Soon after joining IBM, Dunwell designed and built a machine that sorted marked cards. With this machine, he demonstrated to IBM management the power of electronics in the evolution of punched-card machines. Dunwell also designed and built a switching device that Columbia University’s Wallace Eckert used in his experiments, which used punched-card machines in computations of the orbit of the moon.

In 1938, IBM transferred Dunwell to its New York City world headquarters where he worked on the specifications and designs for future IBM products. During World War II, Dunwell became a member of the U.S. Army’s Security Agency where he worked in cryptography and code breaking using IBM machines. He was granted a direct commission when he joined the Security Agency and by the end of the war, he had attained the rank of Lt. Colonel. Dunwell received the Legion of Merit for his work with the Army in 1945.

After the war, Dunwell returned to IBM and was assigned to the Poughkeepsie (N.Y.) facility. While at the Poughkeepsie facility, he was involved in the specification and design of various calculating machines, including the IBM-502-A, the IBM-603, and the IBM-604. He also worked on a device known as the CPC (Card-Programmed Calculator), the IBM-650 Tape Processing Machine, and the IBM-702 and -705, both commercial data processing machines.
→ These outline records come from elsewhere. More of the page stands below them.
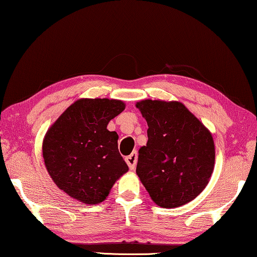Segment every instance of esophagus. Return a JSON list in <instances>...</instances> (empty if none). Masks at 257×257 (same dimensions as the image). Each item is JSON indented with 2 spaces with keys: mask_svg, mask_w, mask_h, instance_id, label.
I'll return each instance as SVG.
<instances>
[{
  "mask_svg": "<svg viewBox=\"0 0 257 257\" xmlns=\"http://www.w3.org/2000/svg\"><path fill=\"white\" fill-rule=\"evenodd\" d=\"M125 163L129 166L130 170H134L136 167V163H137V151H134L132 155H129L128 157H125Z\"/></svg>",
  "mask_w": 257,
  "mask_h": 257,
  "instance_id": "obj_1",
  "label": "esophagus"
}]
</instances>
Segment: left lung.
<instances>
[{
	"label": "left lung",
	"mask_w": 257,
	"mask_h": 257,
	"mask_svg": "<svg viewBox=\"0 0 257 257\" xmlns=\"http://www.w3.org/2000/svg\"><path fill=\"white\" fill-rule=\"evenodd\" d=\"M136 107L148 122V143L139 151L136 173L152 201L178 208L208 185L214 166L211 134L178 101L142 100Z\"/></svg>",
	"instance_id": "8db88e82"
}]
</instances>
In 1958, Dunwell was appointed director of Project Stretch, a research effort to expand transistor technology for scientific and commercial uses. Project Stretch’s goals were to develop components for transistorized computers, combine scientific and commercial capabilities into a single machine, and develop the standards to be used in the design of all future IBM computers. Among the standards that resulted were the 8-bit byte, a standard interface to attach peripheral devices, and an automatic error-correcting scheme.

Project Stretch produced the IBM-7030. Although this machine never became a commercial success, its circuits, packaging, and cooling and diagnostic designs were the foundation of IBM’s successful lines of 7080 and 7090 systems. As a result of his work on Project Stretch and the resulting patents, Dunwell was presented with IBM’s Outstanding Invention Award.

In 1966, Dunwell was promoted to IBM Fellow, an honor that gave him the freedom to pursue any research or development topic he desired. For the next 10 years, until his retirement in 1976, Dunwell developed time-sharing software and networks for the worldwide exchange of information. He also developed COURSEWRITER, a time-sharing product used for the computer-assisted instruction and training of IBM field engineers. In 1992, the IEEE (Institute of Electrical And Electronics Engineers) Computer Society presented Dunwell with the Computer Pioneer Award for “significant contributions to concepts and developments in the electronic computer field, which have clearly advanced the state of the art in computing.” The award was based on his Project Stretch work.

In 1980, Dunwell and his wife, Julia McClure Dunwell, established a time-sharing company and computer laboratory to search for a computer programming language that could replace all languages in use at the time. This work kept Dunwell busy until the time of his death on March 21, 1994.